Despite the widespread use of fasteners in these applications, reference to the literature indicates that very little development of fasteners, or coatings for those fasteners, has been performed to mitigate corrosion. In fact, only two strategies are used industrially:
carbon steel fasteners with a zinc coating (zinc flake, zinc nickel or zinc-tin); or austenitic stainless steel fasteners (without a coating).
Furthermore, very little corrosion information is available for mechanically fastened dissimilar joints between carbon fibre composites and metal, and reference to the literature indicates that studies to optimise fastener materials and their coatings have not been performed for metal-to-composite joints. This is in spite of widespread concerns regarding durability. In production cars, for example, dissimilar joints of this type are used almost exclusively in ‘dry’ areas of vehicles, where exposure to water, salt and stone chipping from road surfaces does not occur. To reduce further the risk of corrosion-induced failure, dissimilar material joints in cars are usually coated with sealants, electrolytically deposited zinc-phosphate crystals and multiple layers of paint and lacquer. These measures are taken because if, the paint layers are penetrated and the joints become exposed to electrolytes (moisture, salt water from the road, etc), rapid deterioration of the fastener and thus the joint then occurs.

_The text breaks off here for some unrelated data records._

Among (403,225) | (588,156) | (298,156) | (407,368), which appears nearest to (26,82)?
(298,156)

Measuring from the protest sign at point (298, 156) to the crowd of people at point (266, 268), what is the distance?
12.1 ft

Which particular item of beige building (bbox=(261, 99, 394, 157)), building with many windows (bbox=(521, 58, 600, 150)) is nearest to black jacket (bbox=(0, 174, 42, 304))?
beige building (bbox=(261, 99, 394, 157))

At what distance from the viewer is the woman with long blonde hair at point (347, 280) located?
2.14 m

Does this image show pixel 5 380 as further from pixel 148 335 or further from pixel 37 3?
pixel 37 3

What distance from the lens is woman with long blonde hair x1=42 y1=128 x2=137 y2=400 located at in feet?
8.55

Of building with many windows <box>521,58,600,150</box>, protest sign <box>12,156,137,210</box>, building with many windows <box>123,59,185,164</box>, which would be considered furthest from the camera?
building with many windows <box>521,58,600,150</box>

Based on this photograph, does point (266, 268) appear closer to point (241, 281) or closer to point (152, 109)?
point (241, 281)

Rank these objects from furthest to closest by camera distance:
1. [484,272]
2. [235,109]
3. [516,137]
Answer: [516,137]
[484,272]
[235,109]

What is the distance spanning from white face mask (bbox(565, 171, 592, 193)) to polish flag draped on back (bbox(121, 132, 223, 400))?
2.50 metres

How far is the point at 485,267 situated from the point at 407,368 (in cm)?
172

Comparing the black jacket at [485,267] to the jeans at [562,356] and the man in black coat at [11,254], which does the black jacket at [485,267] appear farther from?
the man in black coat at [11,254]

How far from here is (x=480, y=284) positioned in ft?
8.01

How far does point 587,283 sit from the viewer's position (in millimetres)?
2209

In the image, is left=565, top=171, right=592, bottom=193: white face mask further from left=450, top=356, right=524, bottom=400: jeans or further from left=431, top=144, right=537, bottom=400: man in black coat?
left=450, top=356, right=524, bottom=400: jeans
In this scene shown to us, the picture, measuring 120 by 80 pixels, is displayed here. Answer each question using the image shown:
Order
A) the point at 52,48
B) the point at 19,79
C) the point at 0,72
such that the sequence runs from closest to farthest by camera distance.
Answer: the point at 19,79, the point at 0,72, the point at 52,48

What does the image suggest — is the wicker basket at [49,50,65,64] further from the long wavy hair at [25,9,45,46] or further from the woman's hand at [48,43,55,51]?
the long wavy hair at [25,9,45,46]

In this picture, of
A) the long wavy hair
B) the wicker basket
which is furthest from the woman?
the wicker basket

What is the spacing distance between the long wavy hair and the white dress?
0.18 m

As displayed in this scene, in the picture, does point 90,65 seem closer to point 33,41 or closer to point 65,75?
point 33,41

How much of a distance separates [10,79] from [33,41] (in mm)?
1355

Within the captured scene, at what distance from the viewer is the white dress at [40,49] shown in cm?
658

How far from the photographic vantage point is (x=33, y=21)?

The focus of this review is therefore to examine fastener-coating developments that can improve the corrosion performance of dissimilar metal to composite joints. Note that coating systems that act as a barrier preventing the electrical interaction between materials can potentially have applications across a range of dissimilar materials combinations, including not only metal to CFRP joints but also aluminium to steel.
Zinc-coated carbon steel rivet in an aluminium to CFRP joint, exposed to 96 hours of salt spray: total rivet failure occurred.